XML Schema for the Simulation Data Model

Fri Feb 15 12:08:27 PST 2008

Hi Gerard,

(To the other readers, this is much shorter, and only addresses a  
couple points.)

Thanks to your previous comments, I have a much better understanding  
of what implied in the design of the SNAP data model as it is now.  
And, yes, the repeated use of the term "Object" got very misleading.  
ObjectType could be renamed to CharacterizableType, but putting your  
previous explanation in the documentation is probably sufficient for  
the newcomer.

> There is likely a place for some kind of characterization in the  
> target
> object type. For example, I may be interested in simulations that  
> create a
> cluster of about 1e14 M_solar. This was noted by Laurent and Herve  
> as well
> and is currently not (yet) included in the model.

This is a good use case, since it applies to the work of many of us  
involved. And it gives me a chance to use an example to clarify  
whether or not I understand using properties for characterization.

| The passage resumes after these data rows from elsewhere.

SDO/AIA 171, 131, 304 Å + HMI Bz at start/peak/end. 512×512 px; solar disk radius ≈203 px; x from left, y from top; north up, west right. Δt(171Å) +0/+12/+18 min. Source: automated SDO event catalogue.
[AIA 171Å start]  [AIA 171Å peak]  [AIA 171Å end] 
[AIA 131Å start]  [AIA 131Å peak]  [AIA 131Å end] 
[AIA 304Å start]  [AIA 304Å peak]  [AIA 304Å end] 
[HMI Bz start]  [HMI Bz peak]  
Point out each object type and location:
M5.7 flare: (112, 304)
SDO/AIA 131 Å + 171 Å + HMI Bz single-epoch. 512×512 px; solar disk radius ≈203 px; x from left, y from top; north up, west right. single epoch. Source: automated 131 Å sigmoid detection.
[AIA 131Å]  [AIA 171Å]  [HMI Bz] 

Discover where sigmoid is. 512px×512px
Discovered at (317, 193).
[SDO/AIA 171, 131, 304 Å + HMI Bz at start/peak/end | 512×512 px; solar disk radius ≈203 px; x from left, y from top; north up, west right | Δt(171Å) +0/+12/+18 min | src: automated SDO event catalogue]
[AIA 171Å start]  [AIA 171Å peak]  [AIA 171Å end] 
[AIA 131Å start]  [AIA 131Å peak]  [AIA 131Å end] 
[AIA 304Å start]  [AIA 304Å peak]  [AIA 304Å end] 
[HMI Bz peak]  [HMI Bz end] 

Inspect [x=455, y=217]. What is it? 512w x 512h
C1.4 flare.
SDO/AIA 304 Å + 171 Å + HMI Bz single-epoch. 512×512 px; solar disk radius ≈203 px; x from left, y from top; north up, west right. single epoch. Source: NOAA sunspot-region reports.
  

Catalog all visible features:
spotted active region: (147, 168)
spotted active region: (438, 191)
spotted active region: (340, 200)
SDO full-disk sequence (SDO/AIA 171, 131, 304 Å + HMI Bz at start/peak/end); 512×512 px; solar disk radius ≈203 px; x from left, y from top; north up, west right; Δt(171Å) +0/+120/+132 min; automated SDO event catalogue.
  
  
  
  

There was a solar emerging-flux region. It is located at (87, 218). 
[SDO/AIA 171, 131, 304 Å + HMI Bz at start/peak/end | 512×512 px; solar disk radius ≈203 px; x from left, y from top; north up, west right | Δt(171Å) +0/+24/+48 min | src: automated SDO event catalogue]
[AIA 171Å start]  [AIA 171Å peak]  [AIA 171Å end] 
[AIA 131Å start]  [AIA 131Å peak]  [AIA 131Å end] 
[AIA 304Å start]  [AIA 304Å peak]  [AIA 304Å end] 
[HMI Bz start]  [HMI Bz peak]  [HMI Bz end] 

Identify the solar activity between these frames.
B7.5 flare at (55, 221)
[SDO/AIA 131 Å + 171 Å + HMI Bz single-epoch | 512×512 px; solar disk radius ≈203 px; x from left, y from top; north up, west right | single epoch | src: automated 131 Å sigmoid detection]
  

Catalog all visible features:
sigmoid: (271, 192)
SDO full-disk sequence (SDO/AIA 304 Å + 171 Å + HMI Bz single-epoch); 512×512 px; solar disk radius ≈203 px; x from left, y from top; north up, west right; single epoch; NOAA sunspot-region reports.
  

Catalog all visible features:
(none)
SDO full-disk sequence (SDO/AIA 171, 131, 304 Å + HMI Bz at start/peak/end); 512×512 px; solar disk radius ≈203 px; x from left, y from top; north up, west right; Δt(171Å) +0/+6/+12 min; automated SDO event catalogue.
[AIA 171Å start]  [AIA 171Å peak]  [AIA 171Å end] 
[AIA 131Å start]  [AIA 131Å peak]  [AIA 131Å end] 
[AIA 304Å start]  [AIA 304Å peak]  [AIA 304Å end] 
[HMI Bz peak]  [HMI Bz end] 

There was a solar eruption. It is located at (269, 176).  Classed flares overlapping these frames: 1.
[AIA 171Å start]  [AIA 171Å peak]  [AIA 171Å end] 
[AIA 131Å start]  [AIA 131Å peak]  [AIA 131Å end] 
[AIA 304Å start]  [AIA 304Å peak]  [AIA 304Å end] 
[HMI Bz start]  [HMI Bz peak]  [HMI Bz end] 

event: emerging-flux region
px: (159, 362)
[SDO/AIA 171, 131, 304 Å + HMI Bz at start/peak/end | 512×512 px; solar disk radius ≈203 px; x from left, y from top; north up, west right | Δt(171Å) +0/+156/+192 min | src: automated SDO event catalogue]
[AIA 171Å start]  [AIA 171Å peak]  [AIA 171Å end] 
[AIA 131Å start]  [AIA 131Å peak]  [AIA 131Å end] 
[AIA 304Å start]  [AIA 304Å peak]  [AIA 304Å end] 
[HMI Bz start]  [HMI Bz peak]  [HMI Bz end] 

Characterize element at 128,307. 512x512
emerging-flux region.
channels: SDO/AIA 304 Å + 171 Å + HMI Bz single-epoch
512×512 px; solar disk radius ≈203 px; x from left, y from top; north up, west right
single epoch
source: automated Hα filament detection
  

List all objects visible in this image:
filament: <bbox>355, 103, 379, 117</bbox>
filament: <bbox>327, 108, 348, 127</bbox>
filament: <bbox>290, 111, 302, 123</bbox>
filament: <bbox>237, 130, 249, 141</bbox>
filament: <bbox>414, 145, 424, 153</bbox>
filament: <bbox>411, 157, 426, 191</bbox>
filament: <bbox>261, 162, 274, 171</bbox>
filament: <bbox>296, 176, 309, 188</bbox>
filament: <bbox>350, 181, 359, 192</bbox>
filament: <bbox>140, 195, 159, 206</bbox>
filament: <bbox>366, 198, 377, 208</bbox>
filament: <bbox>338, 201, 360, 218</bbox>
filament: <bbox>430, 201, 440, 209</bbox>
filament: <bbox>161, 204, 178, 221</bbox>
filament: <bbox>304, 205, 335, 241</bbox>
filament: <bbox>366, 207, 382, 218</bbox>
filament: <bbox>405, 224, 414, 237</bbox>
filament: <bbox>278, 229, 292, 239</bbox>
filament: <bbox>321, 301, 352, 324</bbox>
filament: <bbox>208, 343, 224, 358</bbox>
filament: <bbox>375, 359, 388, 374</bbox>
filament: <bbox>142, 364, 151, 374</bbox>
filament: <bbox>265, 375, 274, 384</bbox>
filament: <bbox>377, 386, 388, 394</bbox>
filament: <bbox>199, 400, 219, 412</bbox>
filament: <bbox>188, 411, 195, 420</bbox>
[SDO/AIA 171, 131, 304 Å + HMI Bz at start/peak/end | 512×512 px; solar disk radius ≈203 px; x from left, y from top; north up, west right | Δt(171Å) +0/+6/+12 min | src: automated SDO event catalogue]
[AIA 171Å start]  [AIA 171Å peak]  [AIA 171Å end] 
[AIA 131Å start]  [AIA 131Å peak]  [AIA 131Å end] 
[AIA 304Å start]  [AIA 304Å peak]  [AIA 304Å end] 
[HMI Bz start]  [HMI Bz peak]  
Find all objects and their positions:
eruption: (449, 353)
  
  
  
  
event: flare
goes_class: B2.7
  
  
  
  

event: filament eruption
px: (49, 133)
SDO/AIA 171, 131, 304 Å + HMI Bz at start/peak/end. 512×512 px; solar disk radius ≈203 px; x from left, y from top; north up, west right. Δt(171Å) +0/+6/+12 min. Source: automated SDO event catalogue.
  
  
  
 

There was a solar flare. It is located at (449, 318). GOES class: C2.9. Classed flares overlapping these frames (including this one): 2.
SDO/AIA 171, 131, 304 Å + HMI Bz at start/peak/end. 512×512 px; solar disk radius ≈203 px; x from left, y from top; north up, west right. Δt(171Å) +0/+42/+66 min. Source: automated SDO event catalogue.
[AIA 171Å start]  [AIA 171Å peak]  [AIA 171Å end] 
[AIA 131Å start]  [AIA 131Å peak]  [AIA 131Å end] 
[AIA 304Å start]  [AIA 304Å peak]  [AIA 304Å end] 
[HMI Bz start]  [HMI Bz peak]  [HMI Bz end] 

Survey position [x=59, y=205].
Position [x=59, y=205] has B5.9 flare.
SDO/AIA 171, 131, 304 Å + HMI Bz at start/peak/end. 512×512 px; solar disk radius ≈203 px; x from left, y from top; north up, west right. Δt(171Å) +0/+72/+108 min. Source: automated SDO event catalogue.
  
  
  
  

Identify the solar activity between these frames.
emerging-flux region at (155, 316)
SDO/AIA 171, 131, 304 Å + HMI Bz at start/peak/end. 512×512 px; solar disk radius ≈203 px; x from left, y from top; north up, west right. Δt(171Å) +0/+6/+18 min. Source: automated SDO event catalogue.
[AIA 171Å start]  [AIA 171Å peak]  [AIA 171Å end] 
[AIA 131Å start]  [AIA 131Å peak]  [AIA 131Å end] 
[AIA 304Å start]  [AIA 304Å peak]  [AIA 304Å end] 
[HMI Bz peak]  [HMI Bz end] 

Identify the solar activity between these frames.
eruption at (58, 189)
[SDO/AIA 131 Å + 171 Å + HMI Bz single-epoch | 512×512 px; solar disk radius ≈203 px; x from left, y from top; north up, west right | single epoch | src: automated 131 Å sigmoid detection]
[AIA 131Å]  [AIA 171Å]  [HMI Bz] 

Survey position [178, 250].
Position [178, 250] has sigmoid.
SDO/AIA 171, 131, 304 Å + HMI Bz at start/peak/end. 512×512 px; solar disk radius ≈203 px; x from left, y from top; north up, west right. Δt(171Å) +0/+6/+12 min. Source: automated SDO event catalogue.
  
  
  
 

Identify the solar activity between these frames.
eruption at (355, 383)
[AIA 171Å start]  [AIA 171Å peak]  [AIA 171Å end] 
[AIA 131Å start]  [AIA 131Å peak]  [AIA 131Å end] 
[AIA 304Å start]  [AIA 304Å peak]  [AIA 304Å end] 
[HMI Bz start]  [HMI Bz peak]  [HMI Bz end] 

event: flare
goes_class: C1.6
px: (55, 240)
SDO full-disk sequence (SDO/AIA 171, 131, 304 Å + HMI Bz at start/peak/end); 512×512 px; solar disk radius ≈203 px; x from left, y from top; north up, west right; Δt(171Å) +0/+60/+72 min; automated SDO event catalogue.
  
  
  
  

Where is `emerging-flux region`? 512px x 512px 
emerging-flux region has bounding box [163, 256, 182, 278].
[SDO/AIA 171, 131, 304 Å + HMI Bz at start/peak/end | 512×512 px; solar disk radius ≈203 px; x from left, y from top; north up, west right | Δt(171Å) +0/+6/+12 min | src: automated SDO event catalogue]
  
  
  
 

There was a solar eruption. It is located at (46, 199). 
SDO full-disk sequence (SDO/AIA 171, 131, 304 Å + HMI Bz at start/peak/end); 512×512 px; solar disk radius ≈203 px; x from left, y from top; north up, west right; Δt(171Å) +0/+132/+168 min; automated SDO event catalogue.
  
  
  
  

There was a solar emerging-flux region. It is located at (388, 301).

If I am doing a cosmology simulation, I would define a TargetObject  
of "galaxy clusters", with properties that give a rough bin count of  
the number of clusters found

<TargetObject>
   <astroJournalSubject>clusters: galaxies</astroJournalSubject>
     <property ID="n_cluster_gt_1E14">
       <name>Cluster count gt 1E14 Msolar</name>
       <datatype>int</datatype>
       <Cardinality>0..1</Cardinality>
    </property>
</TargetObject>

and then, in a Snapshot, I could reference this property

<snapshot>
   <objectCollection>
     <characterization property="n_cluster_gt_1E14">
       <nominalValue>100</nominalValue>
     </characterization>
   </objectCollection>
</snapshot>

I hope this is what is intended, because otherwise I'm really missing  
something.

Also, I somewhat think that the simulation (or SNAPExperiment) should  
be allowed to have characterization elements, because could provide a  
summary of the experiment to be returned in a search, like the min  
and max values of this cluster count. But, as you've noticed, I like  
things normalized.

> Ok. The protocol can/must still be worked out in more detail. I  
> know Franck
> and coworkers were thinking about this as well, I think for the  
> case of
> registering simulation and related codes. For the use-case of  
> discovery we
> may need not everything that could be said about them, but it can  
> not hurt
> to analyse this part of the model somewhat further.

<snip>

>> Another comment on Program vs. Protocol and Simulator: Protocol and
>> Simulator just seemed more abstract than necessary, and used new
>> terms to describe things where old ones were fine (software, program,
>> code, etc.). The idea of an executable with input and output just
>> gets totally lost in the SNAP model. Now, I will admit that the idea
>> of documenting protocols is very attractive, but perhaps that's
>> something for SNAP 2.0.
>>
> I borrowed the term protocol from an early model
> http://www.ivoa.net/internal/IVOA/IvoaDataModel/DomainModelv0.9.1.doc
> which itself was inspired by a similar construct in a book on  
> "Analysis
> patterns". It can be used also to describe how one can do a telescope
> observation, or calibration. SNAPProtocol-s will always include  
> some kind of
> Program, but that is not the only thing we need to describe it. The  
> various
> protocols are an attempt at classifying the different types of  
> codes and
> their maning and we need to decide how far we want to go.
> A somewhat more refined classification allows one to ask questions  
> like
> "give me all the group finders you know of in the SNAP registry".
> Also, implicitly it allows one to classify the different types of
> experiments (and their results etc), simply by the type of protocol  
> they
> refer to.

 From our (my research group's) perspective, we just tend to think in  
terms of software, and the algorithms they implement, and I think  
this is common in computational science. To make it more rich, and  
enable searches for just group finders, or just n-body codes,  
Algorithms could be classified along the lines of "group finder" or  
"MHD". I do not know if this is sufficient to capture all that is  
intended in the SNAPProtocol, but it may be a start.

--Rick